«Andava tutto così bene. Finirà malissimo»

muratovRiprendiamo l’intervista di K. Gordeeva al direttore di «Novaja gazeta» Dmitrij Muratov. La guerra contro l’informazione libera in Russia sembra conclusa con la scomparsa del suo giornale. Ma il coraggio di anni e le vite sacrificate non possono naufragare così. Un dialogo poco consolante, ma neppure rinunciatario…

La chiusura di «Novaja gazeta», dopo anni in cui in Russia si continuano a chiudere giornali, siti, radio, tivù, ha il significato dell’ultima spiaggia oltre la quale non c’è più niente da salvare. Il deserto dell’informazione russa ormai si è fatto totale.

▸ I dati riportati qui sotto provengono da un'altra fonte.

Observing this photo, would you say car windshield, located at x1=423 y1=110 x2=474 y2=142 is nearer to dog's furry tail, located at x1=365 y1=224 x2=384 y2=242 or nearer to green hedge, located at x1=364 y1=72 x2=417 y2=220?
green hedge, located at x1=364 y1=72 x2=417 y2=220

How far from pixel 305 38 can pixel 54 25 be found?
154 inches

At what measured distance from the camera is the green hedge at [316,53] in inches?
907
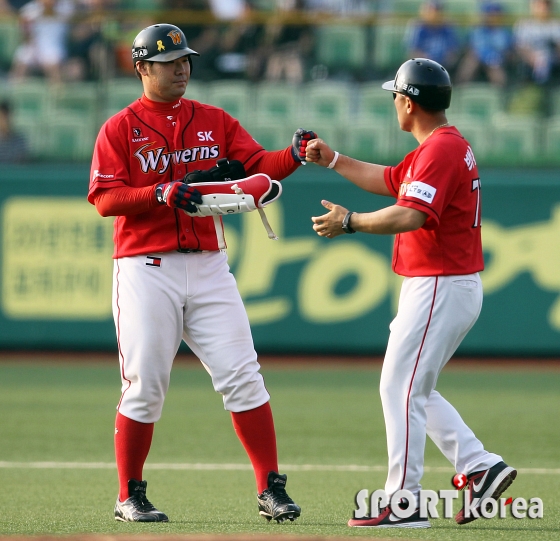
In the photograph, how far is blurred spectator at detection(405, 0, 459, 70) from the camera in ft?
37.9

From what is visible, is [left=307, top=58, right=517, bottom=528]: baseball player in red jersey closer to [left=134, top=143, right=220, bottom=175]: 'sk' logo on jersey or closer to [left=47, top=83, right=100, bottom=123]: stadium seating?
[left=134, top=143, right=220, bottom=175]: 'sk' logo on jersey

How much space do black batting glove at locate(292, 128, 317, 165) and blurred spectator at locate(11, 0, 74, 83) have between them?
709cm

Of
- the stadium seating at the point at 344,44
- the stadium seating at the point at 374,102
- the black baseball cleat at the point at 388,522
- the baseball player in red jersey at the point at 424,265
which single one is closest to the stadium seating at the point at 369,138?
the stadium seating at the point at 374,102

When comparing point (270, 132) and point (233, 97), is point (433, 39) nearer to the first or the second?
point (270, 132)

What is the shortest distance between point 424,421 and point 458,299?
0.57 metres

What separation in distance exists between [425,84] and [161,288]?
1.52 metres

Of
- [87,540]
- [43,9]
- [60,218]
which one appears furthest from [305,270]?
[87,540]

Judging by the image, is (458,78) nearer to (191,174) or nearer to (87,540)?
(191,174)

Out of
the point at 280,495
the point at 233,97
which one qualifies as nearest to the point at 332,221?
the point at 280,495

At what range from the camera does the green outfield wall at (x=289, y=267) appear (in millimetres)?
10953

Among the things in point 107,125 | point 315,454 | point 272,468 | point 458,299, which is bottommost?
point 315,454

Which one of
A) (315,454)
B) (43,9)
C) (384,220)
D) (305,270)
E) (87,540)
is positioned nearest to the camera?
(87,540)

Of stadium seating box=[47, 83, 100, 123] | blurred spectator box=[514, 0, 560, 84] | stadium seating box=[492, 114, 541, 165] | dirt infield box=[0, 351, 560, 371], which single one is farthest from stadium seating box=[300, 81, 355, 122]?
dirt infield box=[0, 351, 560, 371]

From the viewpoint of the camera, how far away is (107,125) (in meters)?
4.93
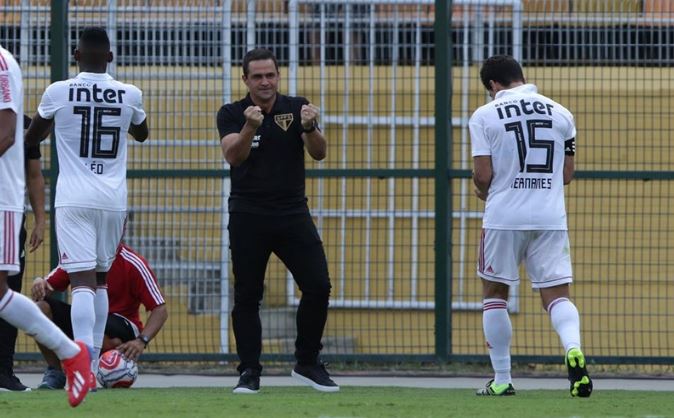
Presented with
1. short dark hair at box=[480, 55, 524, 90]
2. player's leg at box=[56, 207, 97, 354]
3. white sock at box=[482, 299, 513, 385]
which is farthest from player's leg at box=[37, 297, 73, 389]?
short dark hair at box=[480, 55, 524, 90]

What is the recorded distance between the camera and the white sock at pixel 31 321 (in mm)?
6711

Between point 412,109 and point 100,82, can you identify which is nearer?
point 100,82

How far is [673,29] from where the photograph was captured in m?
10.7

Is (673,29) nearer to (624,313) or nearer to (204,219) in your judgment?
(624,313)

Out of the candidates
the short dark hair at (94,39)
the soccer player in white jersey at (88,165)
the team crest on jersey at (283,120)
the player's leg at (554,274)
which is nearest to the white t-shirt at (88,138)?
the soccer player in white jersey at (88,165)

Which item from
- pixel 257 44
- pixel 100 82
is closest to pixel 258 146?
pixel 100 82

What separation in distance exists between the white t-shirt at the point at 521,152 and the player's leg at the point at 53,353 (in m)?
A: 2.89

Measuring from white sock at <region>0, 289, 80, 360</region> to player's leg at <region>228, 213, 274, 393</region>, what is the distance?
188cm

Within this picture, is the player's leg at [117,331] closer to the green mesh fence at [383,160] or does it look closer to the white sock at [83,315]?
the white sock at [83,315]

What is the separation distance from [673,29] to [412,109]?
2.03m

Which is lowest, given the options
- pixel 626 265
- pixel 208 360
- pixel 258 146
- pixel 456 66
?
pixel 208 360

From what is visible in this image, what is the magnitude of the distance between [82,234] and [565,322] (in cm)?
277

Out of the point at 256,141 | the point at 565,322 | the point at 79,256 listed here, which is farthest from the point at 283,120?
the point at 565,322

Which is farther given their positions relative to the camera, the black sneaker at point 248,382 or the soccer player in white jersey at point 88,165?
the black sneaker at point 248,382
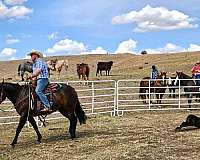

Con lo scoppio della guerra ucraina il Roskomnadzor, l’organo di controllo delle comunicazioni, ha fatto fuori nel giro di un mese quel che restava dei mass media indipendenti: radio Echo Moskvy (3 marzo), la tivù Rain (4 marzo) e «Novaja gazeta» il 28 marzo. Non è bastato al direttore Dmitrij Muratov aver vinto il premio Nobel per la pace nel 2021 per riuscire a salvare il suo giornale, che era nato nel 1993 e si era guadagnato la fama di fonte ineccepibile e onesta, specializzata nel giornalismo d’inchiesta, con 4 milioni e mezzo di lettori del cartaceo, e oltre 27 milioni di contatti sul sito e i social.

È difficile immaginare cosa voglia dire sigillare un intero paese dentro lo spazio chiuso della propaganda di Stato. Il 22 marzo il Roskomnadzor ha inviato un primo richiamo al giornale, a causa di un articolo che non portava la dicitura «agente straniero»; quello stesso giorno Muratov ha messo in vendita la medaglia del premio Nobel per devolvere i soldi ai profughi ucraini. Il 28 marzo è arrivato il secondo richiamo e la redazione non ha avuto altra scelta che sospendere le pubblicazioni fino «al termine dell’operazione speciale in Ucraina», perché un terzo richiamo avrebbe significato il ritiro della licenza.